Aji Pipi de Mono (capsicum microcarpium)

Aji Pipi de Mono (capsicum microcarpium)

It’s official. 104°F fevers, a sore throat, achy joints and a clogged nose; I’m down with the cold. In the past, I was a fervent believer of the Hungarian Dancing Hat Cold Cure: you just go to bed with a bottle of your favorite brand of hard liquor. Then you place a hat on one of the bedposts at your feet and you hit the bottle until you begin to see the hat start to dance on its own. By the time this happens, you don’t care a %$#! about the flu anymore.But coming with a bottle of decent liquor in the jungle is very difficult, indeed, so there’s always the need of an alternate cure. I was feeling miserable, especially since the part I hate the most of having a cold is the way how my nose clogs, as if someone had poured a truckload of hardening cement into it. Getting my hands on a jar of Vick Vaporum jelly was also out of the question, mainly with the way drugs and medicine are now hard to come by in my home country, all due to the chavenitas’ miserable politics (cancer patients are literally dropping like flies down here).

Then I remembered that I have a great solution for a clogged nose… growing right at my backyard. It’s a spicy pepper called ‘Aji pipi de mono’ (capsicum microcarpium). Now, don’t laugh; but it actually translates as ‘little monkey dick’ (see picture embedded at the top and I dare you to tell me it doesn’t look exactly as its name implies!)

I went to the place where my backyard ends, bordering the rainforest. There are always two or three bushes of this small wonder pepper growing at that spot. I grabbed six or seven of these things and promptly returned to my house.

Then, I put these peppers into the jar of my blender, along with half an onion, a sliver of sweet bell pepper for consistency, eye of newt, some vinegar and sugar. Well, if I must ingest it, the least I can do is make it palatable. Then I hit the ‘pureé’ button, proceeding to turn all this into a vegetable mash. The fumes of this mix knocked me back the moment I removed the lid of the blender.

I dropped half a teaspoon on top of a Formica top; the mash started to eat through the top like if it were the acid blood of those creatures in the Alien movies, which meant it was ready for consumption (for a few seconds I entertained the notion of just drying up the peppers in the oven, grind them with a mortar and pestle and then snort the resulting powder, but I didn’t like the way it would look like (Ooooh! The colors!!!)… and most probably would cause a paparazzi to appear in my window and snap a picture of me inhaling that stuff. I could almost imagine the National Inksmearer headlines next day; “Mediocre indie writer’s disgusting drug habit! Read all about it in page 4!”
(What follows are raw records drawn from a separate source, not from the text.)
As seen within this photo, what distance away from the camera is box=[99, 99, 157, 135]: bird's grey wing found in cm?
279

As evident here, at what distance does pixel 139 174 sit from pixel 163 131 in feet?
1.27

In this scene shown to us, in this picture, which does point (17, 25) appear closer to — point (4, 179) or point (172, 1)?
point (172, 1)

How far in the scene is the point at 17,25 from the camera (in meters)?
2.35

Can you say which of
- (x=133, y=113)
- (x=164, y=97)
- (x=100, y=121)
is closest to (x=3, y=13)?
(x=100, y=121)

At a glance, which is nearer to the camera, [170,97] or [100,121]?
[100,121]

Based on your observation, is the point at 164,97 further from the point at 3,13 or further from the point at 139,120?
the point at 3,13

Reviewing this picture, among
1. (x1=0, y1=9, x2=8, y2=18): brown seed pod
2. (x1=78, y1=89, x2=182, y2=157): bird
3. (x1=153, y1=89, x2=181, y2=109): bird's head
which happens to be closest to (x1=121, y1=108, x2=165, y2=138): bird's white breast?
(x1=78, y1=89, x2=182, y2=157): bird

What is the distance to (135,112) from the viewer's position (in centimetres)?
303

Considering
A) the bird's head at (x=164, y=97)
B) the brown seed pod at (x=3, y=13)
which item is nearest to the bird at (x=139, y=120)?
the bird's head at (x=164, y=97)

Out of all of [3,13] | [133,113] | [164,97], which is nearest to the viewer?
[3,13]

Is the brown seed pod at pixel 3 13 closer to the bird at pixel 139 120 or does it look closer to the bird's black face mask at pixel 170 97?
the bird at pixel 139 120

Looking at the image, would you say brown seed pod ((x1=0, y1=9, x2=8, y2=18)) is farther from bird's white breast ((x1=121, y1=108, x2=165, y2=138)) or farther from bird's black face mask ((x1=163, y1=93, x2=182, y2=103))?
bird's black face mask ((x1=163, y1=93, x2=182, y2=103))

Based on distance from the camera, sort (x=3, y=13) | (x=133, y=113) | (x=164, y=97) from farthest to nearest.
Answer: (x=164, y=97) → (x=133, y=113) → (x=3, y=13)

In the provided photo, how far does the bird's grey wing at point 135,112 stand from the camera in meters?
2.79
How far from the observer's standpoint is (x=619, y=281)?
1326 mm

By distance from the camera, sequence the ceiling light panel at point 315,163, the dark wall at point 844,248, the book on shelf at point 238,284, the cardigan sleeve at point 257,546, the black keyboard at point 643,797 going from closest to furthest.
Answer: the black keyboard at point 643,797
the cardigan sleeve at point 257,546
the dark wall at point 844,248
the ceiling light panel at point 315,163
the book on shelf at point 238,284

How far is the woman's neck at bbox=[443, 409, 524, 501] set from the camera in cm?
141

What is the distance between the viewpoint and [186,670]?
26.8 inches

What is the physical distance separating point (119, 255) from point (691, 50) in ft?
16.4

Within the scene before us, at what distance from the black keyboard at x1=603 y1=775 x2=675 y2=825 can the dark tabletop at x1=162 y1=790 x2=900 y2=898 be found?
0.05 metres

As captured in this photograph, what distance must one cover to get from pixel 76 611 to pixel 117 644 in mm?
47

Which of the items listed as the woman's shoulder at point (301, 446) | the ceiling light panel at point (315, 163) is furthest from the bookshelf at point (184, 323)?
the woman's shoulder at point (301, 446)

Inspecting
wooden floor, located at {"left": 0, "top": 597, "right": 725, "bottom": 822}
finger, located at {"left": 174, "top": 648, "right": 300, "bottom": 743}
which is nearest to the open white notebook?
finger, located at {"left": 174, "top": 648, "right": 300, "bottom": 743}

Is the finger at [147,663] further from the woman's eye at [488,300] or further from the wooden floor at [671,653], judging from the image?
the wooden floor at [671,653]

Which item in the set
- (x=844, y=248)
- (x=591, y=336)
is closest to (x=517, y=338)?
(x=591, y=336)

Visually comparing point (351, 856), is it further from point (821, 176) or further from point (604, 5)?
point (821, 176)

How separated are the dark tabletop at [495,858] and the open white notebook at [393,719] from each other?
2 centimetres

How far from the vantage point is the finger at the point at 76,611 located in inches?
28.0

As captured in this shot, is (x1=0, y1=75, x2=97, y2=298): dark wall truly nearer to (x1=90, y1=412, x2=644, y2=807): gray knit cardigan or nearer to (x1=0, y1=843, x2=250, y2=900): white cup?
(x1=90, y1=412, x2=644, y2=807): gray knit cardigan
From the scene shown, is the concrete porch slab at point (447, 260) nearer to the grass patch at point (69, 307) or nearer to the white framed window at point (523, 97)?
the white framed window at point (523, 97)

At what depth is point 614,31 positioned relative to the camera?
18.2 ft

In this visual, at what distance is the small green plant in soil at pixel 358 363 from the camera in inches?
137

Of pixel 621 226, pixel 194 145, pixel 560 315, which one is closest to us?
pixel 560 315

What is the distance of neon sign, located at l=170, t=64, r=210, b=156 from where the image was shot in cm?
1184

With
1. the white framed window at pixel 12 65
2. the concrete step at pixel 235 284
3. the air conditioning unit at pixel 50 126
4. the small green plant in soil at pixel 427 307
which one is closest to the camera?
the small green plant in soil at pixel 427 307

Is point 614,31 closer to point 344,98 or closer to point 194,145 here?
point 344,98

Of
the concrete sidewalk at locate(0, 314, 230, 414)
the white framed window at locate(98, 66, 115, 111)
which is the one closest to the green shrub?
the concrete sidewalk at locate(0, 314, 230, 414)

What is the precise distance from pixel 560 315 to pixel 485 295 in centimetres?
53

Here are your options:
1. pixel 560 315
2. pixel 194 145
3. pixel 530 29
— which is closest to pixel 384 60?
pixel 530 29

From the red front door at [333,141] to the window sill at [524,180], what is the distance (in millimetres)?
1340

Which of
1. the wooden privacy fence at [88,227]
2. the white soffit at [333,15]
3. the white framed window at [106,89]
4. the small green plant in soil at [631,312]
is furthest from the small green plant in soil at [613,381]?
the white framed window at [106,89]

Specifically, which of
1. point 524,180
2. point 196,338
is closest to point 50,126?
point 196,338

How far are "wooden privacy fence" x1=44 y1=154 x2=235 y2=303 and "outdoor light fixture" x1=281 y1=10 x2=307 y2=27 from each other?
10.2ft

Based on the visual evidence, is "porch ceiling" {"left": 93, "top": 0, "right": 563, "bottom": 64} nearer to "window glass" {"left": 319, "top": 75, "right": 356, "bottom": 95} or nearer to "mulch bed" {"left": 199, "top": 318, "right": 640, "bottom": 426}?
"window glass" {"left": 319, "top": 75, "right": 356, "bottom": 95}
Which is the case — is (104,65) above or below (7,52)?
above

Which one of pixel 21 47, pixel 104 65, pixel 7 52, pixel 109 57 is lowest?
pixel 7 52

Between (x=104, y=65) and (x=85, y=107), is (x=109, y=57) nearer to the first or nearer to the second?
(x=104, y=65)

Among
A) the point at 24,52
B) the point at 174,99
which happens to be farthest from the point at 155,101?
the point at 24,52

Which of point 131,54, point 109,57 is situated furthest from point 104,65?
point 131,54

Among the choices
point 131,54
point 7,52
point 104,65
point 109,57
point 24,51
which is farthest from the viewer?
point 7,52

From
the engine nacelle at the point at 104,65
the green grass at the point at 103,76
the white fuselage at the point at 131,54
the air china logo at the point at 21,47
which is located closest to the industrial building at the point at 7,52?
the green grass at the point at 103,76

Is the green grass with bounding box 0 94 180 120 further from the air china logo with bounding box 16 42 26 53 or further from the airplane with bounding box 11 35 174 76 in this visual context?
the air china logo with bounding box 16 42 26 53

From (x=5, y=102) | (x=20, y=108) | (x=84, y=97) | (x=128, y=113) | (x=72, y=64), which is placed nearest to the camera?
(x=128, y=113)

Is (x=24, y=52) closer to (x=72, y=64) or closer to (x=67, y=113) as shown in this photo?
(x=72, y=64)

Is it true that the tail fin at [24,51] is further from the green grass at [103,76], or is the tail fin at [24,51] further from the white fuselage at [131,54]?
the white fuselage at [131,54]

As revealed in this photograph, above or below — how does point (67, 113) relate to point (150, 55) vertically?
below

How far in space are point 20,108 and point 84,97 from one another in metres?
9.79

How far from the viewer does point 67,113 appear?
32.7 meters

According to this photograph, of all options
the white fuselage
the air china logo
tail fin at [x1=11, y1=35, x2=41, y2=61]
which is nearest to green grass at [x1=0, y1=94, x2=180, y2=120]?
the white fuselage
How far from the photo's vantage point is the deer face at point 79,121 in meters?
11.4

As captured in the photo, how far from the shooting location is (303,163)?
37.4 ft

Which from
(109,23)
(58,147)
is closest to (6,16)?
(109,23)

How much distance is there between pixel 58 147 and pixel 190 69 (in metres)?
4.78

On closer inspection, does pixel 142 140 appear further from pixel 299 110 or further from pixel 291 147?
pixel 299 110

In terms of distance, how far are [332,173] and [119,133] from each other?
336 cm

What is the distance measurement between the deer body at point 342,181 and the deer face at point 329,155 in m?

So I put a whole spoonful of this stuff in my mouth.


Forget all about Howlapeños; forget everything you know about those chili cook-offs you love. This is the real good stuff. Two seconds after I put that &%$! in my mouth, the insides of my nose were on fire; my nostrils flared, trying to expel the noxious fumes that were rising from my mouth. But it was working: the clogging snot was now running freely, and I wasn’t as nasally congested as before.

It also works great of sore throats. You let it mix with your saliva (carefully, now!), and then you do gargles with it. Make sure the bathroom is near… you’re gonna need it to spit the stuff out without ruining any rugs or pieces of furniture.

The point of this little take is that I feel a lot recovered, already. I’m still a little feverish, but the most annoying symptoms of the common cold are being kept at bay.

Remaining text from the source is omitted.